§ **Instructions to follow**
Set the material down again exactly, line by line, skipping each picture.

§ **Data records**
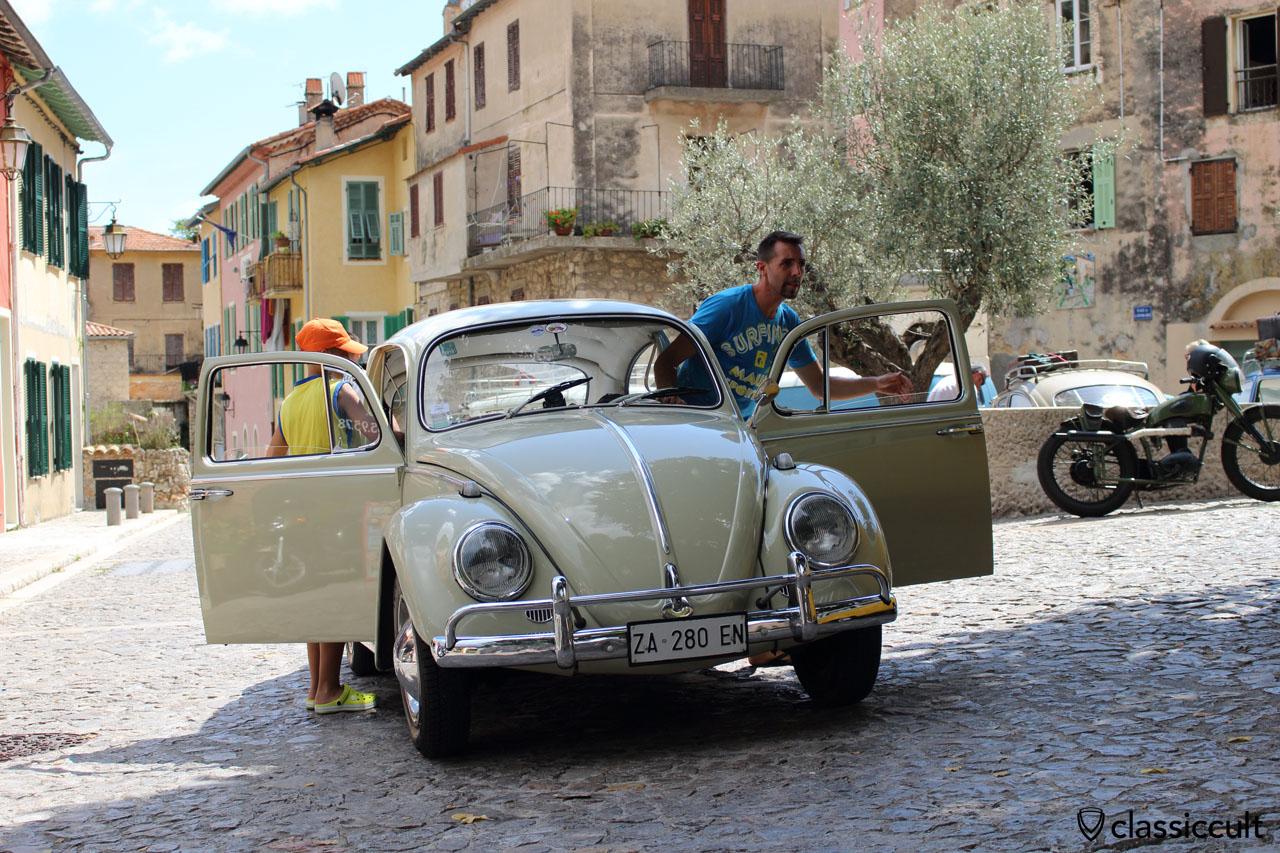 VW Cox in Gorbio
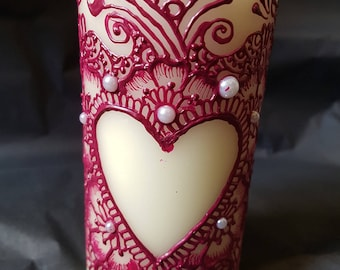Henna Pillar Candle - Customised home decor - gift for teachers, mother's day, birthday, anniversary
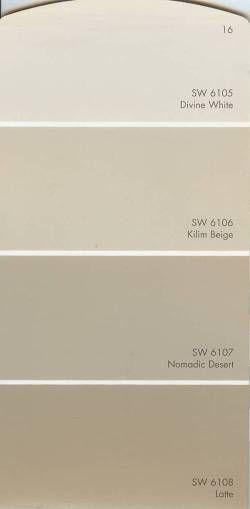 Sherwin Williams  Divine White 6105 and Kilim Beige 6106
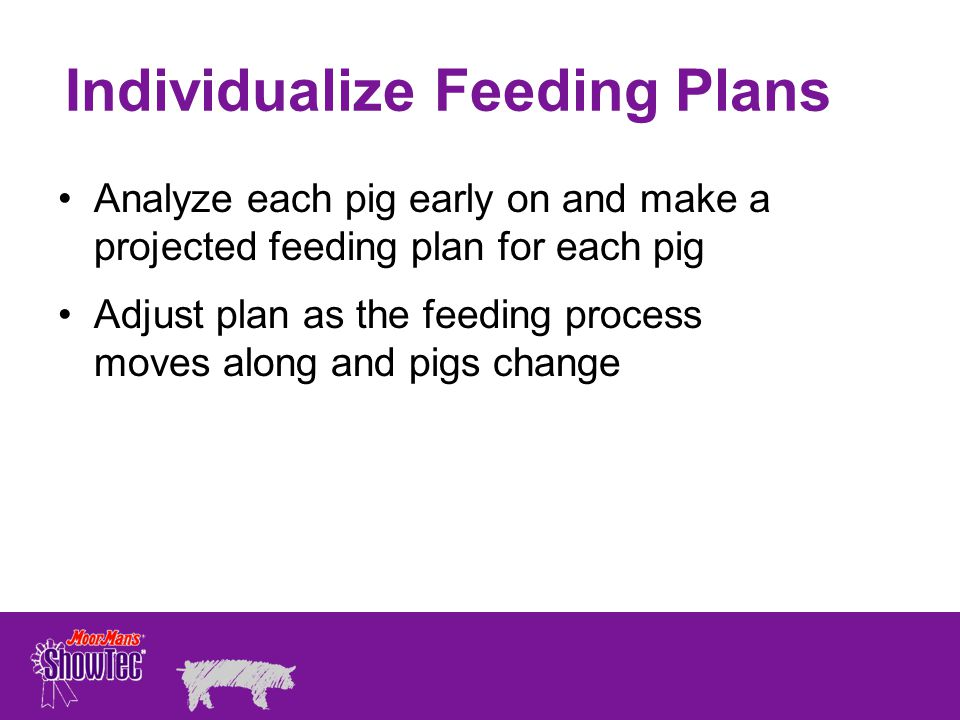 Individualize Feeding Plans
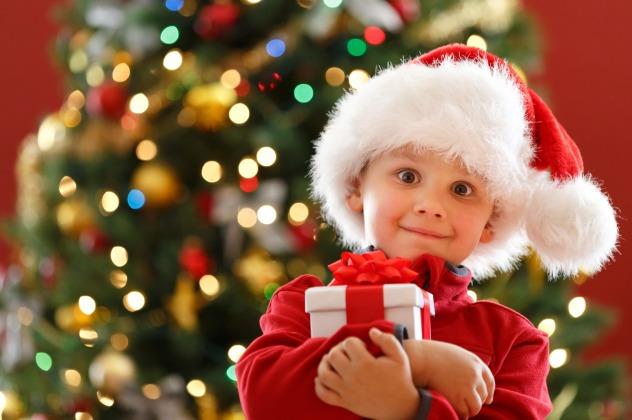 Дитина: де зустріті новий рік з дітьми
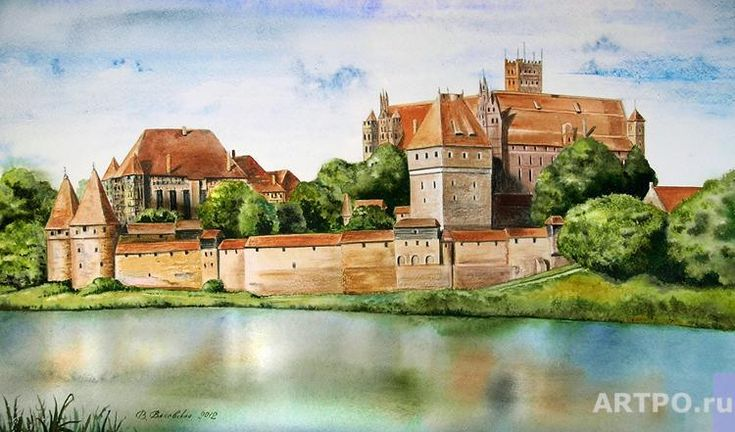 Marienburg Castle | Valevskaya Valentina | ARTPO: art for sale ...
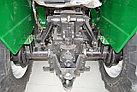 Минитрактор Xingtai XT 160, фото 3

§ **Exercise answer**
 VW Cox in Gorbio
Henna Pillar Candle - Customised home decor - gift for teachers, mother's day, birthday, anniversary
 Sherwin Williams  Divine White 6105 and Kilim Beige 6106
 Individualize Feeding Plans
 Дитина: де зустріті новий рік з дітьми
 Marienburg Castle | Valevskaya Valentina | ARTPO: art for sale ...
 Минитрактор Xingtai XT 160, фото 3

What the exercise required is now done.